Il nome non si conosce. Ma qualche dettaglio sì: per la morte di Antonio Masia, l’operaio sassarese di 53 anni che non è morto per un malore ma è stato ammazzato, sotto inchiesta c’è un collega, uno dei 34 che alla Gesam è in cassaintegrazione.
L’azienda smaltisce rifiuti. Si trova nella zona industriale di Truncu Reale. Masia è stato trovato senza vita il 25 luglio. Il cadavere era nascosto tra i sacchi della plastica, nella cosiddetta piattaforma di raccolta. Dall’autopsia è risultato che non c’è stata alcuna morte naturale, ma l’operaio è stato travolto e ucciso da un mezzo meccanico. Un muletto o una gru con ragno, di quelle che si utilizzano per spostare le balle dei rifiuti. Quindi qualcuno quel mezzo meccanico lo ha usato. E poi ha provato a nascondere il corpo. Il collego della vittima sotto accusa è infatti indagato per omicidio colposo e occultamento di cadavere.
La storia è macabra. E il secondo capitolo diventa una degna prosecuzione di un omicidio efferato. Perché dieci giorni dopo la morte di Masia, alla Gesam è partito un incendio. Un maxi rogo che per quasi una settimana ha impegnato i vigili del fuoco: le fiamme hanno continuato a camminare sotto i cumuli di spazzatura. A Sassari è scattato anche l’allarme diossina.

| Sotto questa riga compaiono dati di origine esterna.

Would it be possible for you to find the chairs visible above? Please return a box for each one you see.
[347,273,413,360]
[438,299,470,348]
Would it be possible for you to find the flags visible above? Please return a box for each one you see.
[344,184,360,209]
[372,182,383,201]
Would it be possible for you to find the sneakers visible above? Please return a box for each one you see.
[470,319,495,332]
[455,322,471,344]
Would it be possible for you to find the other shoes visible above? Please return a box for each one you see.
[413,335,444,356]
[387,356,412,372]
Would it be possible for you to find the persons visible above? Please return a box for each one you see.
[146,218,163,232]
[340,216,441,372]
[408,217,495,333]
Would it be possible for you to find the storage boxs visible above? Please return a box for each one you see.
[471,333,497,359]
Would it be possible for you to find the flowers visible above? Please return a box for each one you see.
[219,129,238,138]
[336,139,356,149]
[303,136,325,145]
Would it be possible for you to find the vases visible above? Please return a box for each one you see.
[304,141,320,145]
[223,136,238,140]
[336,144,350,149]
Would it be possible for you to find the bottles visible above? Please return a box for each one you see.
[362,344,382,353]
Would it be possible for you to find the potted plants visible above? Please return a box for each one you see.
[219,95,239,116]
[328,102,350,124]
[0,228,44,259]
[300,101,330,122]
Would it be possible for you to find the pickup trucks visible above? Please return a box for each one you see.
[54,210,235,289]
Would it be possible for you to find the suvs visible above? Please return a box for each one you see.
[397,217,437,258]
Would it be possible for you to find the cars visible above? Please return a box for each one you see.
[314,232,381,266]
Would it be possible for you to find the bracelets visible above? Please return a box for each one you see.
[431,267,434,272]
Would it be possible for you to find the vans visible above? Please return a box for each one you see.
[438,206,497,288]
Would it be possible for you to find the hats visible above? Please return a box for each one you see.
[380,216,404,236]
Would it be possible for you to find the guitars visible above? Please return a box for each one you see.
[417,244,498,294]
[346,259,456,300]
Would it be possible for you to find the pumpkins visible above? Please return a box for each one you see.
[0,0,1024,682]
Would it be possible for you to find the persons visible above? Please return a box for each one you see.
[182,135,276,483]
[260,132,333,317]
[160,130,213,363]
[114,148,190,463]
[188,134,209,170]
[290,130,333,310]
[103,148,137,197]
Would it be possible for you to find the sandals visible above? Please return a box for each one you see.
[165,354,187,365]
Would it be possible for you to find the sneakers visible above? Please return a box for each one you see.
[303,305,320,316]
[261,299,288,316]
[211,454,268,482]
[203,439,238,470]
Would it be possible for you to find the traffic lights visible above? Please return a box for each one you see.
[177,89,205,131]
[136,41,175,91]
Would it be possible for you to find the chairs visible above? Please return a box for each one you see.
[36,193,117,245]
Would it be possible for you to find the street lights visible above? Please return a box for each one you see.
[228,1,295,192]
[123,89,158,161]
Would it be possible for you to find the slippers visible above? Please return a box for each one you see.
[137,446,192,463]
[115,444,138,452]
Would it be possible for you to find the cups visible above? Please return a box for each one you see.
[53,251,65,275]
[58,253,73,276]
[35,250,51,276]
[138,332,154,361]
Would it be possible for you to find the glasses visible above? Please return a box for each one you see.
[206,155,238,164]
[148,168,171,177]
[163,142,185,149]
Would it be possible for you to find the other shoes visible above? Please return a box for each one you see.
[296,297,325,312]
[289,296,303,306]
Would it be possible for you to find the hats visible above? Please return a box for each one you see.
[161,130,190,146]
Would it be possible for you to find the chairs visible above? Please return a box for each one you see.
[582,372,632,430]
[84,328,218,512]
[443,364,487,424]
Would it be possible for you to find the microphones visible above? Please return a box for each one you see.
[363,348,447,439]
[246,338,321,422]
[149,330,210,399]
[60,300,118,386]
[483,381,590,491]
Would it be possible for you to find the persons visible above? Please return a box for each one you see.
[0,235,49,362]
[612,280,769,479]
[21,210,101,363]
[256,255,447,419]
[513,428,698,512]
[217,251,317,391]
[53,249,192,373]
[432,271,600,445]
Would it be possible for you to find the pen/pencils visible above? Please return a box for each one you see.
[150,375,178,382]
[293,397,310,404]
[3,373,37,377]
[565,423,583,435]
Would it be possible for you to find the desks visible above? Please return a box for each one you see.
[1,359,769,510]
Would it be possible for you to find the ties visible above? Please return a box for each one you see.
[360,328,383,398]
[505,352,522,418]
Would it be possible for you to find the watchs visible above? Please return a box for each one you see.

Adesso viene fuori che ci può essere correlazione tra l’uccisione di Masia e il rogo. Come nel tentativo di distruggere chissà quali prove. L’indagine sulla fine dell’operaio ce l’ha in mano la Questura di Sassari, coordinata dalla Procura. La titolare dell’inchiesta è la pm Maria Paola Asara. I carabinieri del Nas hanno invece in mano l’indagine sul rogo in collaborazione coi vigili del fuoco che hanno accertato l’origine dolosa del maxi incendio.